CDT and many other civil society groups that work to protect human rights online have long advocated against proposals to undermine encryption. We believe the availability of secure encrypted communication services is central to privacy, free expression, and the security of today’s online commerce. While the encryption debate has largely centered on questions about whether law enforcement should be able to access encrypted content, a new front in the encryption wars has recently opened: how providers of end-to-end encrypted communications services can and should moderate unwanted content, including unlawful content such as Child Sexual Abuse Material (CSAM).
Unfortunately, Apple’s announcement of changes to its Messages service makes what we have feared a reality: it creates a backdoor that breaks end-to-end encryption (E2EE) to address the sharing of potentially unwanted content with children. Although Apple’s goal of protecting children online is laudable, it has taken the wrong approach, falsely claiming that their Messages app will remain end-to-end encrypted after their proposed changes and incorrectly suggesting that these are privacy-protective ways to address abusive content on E2EE services. Apple’s announcement has put questions about what exactly is an E2EE service, and how to moderate content on these services, in the spotlight.

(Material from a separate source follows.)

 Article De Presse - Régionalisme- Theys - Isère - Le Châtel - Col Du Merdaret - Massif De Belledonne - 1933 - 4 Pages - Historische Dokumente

In a new CDT report, Outside Looking In: Approaches to Content Moderation in End-to-End Encrypted Systems, we address both of these issues. First, we clarify what exactly end-to-end encryption (E2EE) means and what we should expect when a provider claims their service is E2EE. More specifically, a system, service, or app is end-to-end encrypted only if the keys used to encrypt and decrypt data are known only to the sender and the authorized recipients of this data. Moreover, in the case of an encrypted message exchange, only authenticated participants in the conversation can access the message, and no third party has access to the content. The importance of encryption to the privacy and security of our daily lives means that being precise about what E2EE means is critical, given attempts by governments and companies alike to introduce rules or features that undermine encryption.

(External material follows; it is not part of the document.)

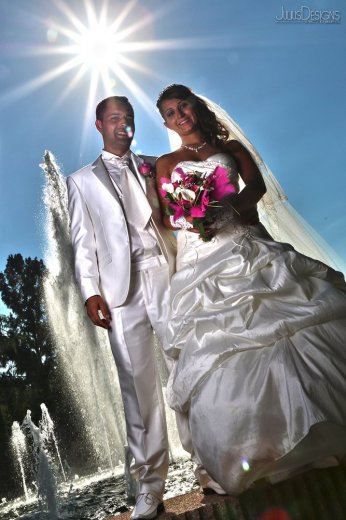 Photographe mariage - JuliusDesigns - photo 63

Second, we look at the most viable current approaches to content moderation on E2EE services. To do that, we start by explaining the main phases of online content moderation: defining what user-generated content is permissible on a service, detecting content that may violate a host’s policies, evaluating whether that content is permissible or illegal, enforcing certain actions against the content, providing process for appeals of such enforcement actions, and educating users about the service’s policies on content moderation. Most of the existing research and thinking about content moderation has focused on plaintext (non-encrypted) settings. To expand the conversation to E2EE settings we examined several technical proposals that purport to introduce some form of content moderation (specifically, detection of unwanted content), while still providing an E2EE service.
Here is what we found:
- What works → methods that enable detection of unwanted or abusive content and still preserve E2EE.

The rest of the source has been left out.